Deniz için tekne almak mı almamak mı
Balık tutmayı seviyorum. Sanırım pek çok erkek ve kısmen bayanlar da seviyordur. ben kıyıdan tutmaktan hoşlanmıyorum. Açık denizde olup, derinden yakalamak isterim. Balığına göre takımlar hazırlar, günlerce heyecanla hazırlanır, sonrasında da günlerce o macerayı konuşurum. Teknem olmadığı için de kiralık teknelerle gidiyorum ava dostlarımla.
Aramızda hep konuşuyoruz tekne alsak ve kendimiz gidip gelsek diye. Lakin cesaret edemiyoruz. Maddi yönden değil, ruhsat filan da değil sorun. Sorun liman bağlantısı, alaka, kontrol, eziyet vs.
Meşhur laf şöyledir, bizi tedirgine den de bu söz;
Bir tekne alan mutludur bir de tekne satan. Yani tekne hevesle alınır, sonra heves geçer, eziyet başlar ve tekne satılana kadar da göbekler çatlar. Satılınca derin oh çekilir.
Diğer söz de şudur; En iyi tekne arkadaşının teknesidir. Bu lafı da severim ama o kadar yüzsüz değilim.
Tekne alınabilir, hatta alınmalıdır meraklı dört dost varsa, yer ve zaman uygunsa, balığa mesela ayda iki kez çıkılabilecekse… Gerekli ruhsat ve ehliyetler tamam olmak kaydıyla… Liman emniyeti dahil sorun yaşanmayacaksa.
Tekne alınmayabilir, seyrek sefere çıkılıyorsa, tanıdık kaptanlar varsa, yaşanılan yer deniz kıyısı değilse yahut yaşanılan yerde balık miktarı yeterli değilse…

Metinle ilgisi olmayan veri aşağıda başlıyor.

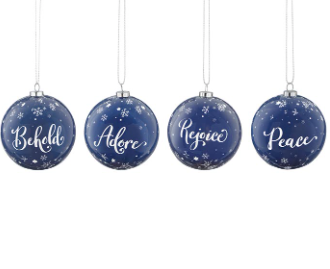 Blue Holy Night Paper Mache Message Ornament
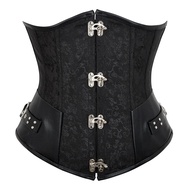 Màu Đen Steampunk Underbust giả da Nâu Cướp Biển Vành Đai Ren Up Trở Lại Jacquard Corset Punk Cổ Điể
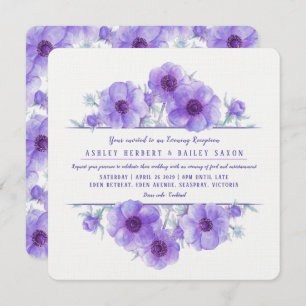 Purple anemone evening reception wedding invites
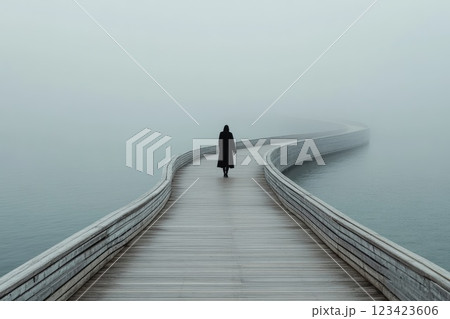 Infinite journey: A road that disappears into the distance, symbolizing the endless pursuit of discovery and adventure, evoking a sense of wonder and the eternal quest for the unknown. 123423606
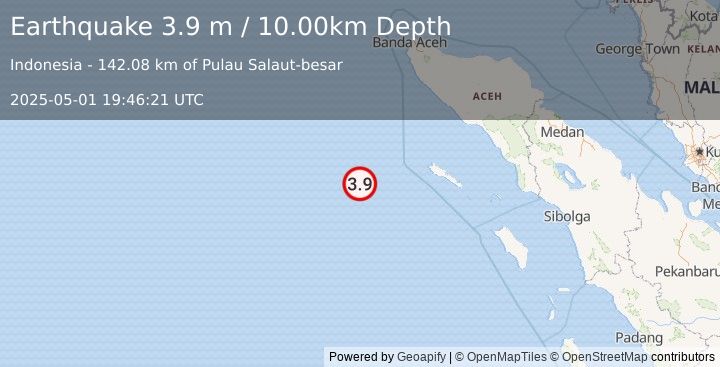 Earthquake OFF W COAST OF NORTHERN SUMATRA (3.9 m) (2025-05-01 19:46:21 UTC)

tercih sizin. Zaten aykırı, uçarı, konforlu teknelere gücümüz yetmez. Yelkenli teknelerle de kendi adıma aram yok. Dıştan takmalı yahut göbekten motorlu olmalı tekne bana göre. Yeni olmalı ki sorunsuz çalışsın, sağlam olmalı ki dalgalarla boğuşabilsin, teknolojik olmalı ki kolaylık sağlasın, motoru güçlü olmalı ki akıntıyla, rüzgarla sürüklenmesin. Lakin bu özellikteki bir tekne yahut bot yaklaşık yarım milyon lira.

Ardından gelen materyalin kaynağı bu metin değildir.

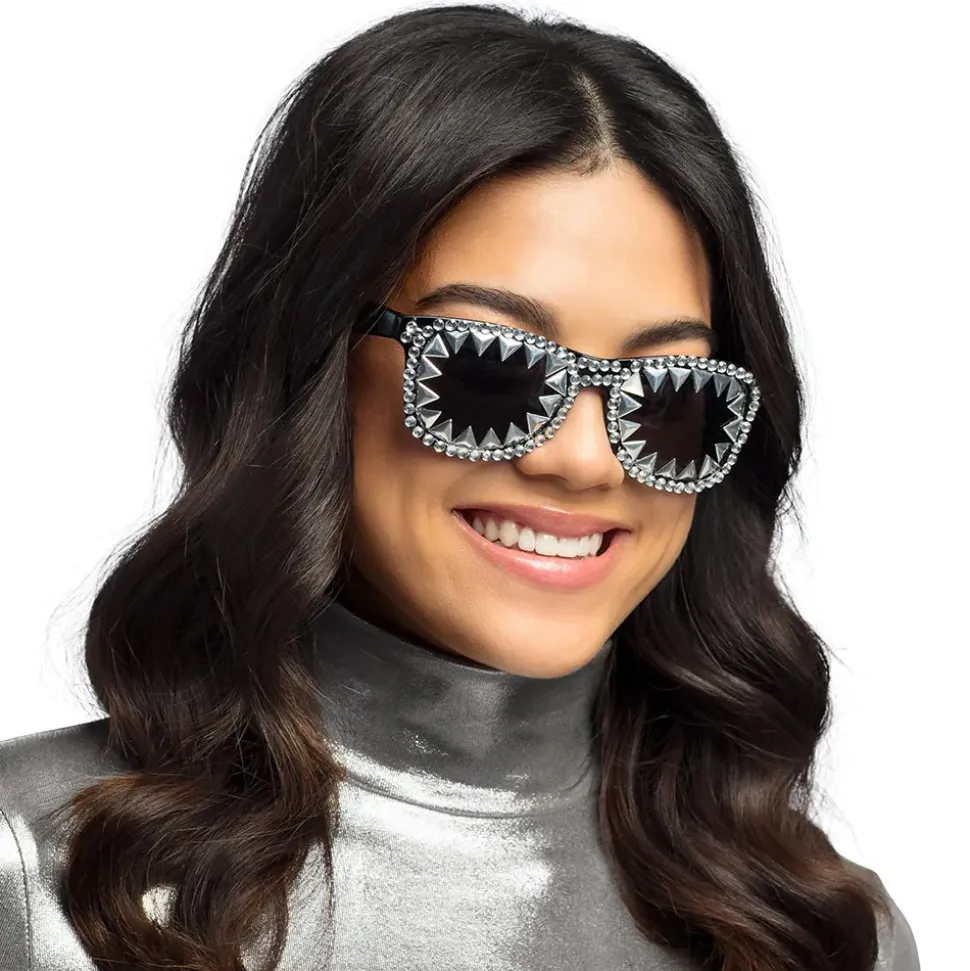 PAIRE DE LUNETTES ARGENT STRASS ROCK STAR ADULTE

İş o kadarla da kalmıyor…. römork ve çekecek aracın bağlantıları, ruhsata işlenmesi…. Teknenin ruhsat ve kliman kayıt işlemleri….
Yani zahmeti bir yana maliyet yaklaşık yarım milyon lira.
Keyfi? Keyfi süper eğer kafa dengi dostlar da varsa.
Lakin cesur bir karar ve kışın o tekneyi (en az 5 metre boyunda, 2 metre genişliğinde) sağlam muhafaza etmek de ayrı bir mesele. Yıllık bakım ve onarımı da, römork ve en az 20 HP motorun bakımları da. Üstelik bir de yakıt maliyeti var.
Diğer yandan bir kaptanla anlaşıp, kısa müddet yol gidip 12 saat için yaklaşık 700 lira verirseniz o tekne yarım gün sizin olabilir ve avlanabilirsiniz. Üstelik kaptanın tecrübelerinden de istifade şansınız olur, idari pek çok sorundan kurtulmuş olursunuz.
tercih sizin.
Deniz için tekne almak mı almamak mı sorusunun bu yüzden bendeki cevabı; tekne almayı çok istiyorum ama kafa dengi arkadaşlarım olmadığı için kiralık tekneler şimdilik işimi görüyor şeklinde. Zaman ne gösterir bilemem ama gerçekten bir teknem olsun isterim…. Bir gün!!!
Arkadaşlarımın izin günleri sınırlı, yıllık izinleri sınırlı… emekliler için kolaylık var ama onların da sağlıkları çok elvermiyor. Üstelik dalga (deniz) tutması (bulantı) ve sert rüzgarlar-dalgalar ayrı sorun. İlaveten gerekli teçhizat (yelek, ilk yardım çantası, flama , telsiz vs…) iyi para tutuyor.
Gönül ister ki ultra lüks tekne olsun ve kaptan hazır beklesin. Ben haber vereyim o hazırlasın ve açılalım. Ama bu hayalin yarısı bile beş milyon değerinde. Yani hayal.
Bence. Diyorum ya hayaller bile zenginlerden yana diye!
BU arada avlanmayı ben spor olarak asla kabul etmiyorum. Çünkü spor can acıtmaz, acıtmamalı. Bizim ki düpedüz avcılık… spor değil.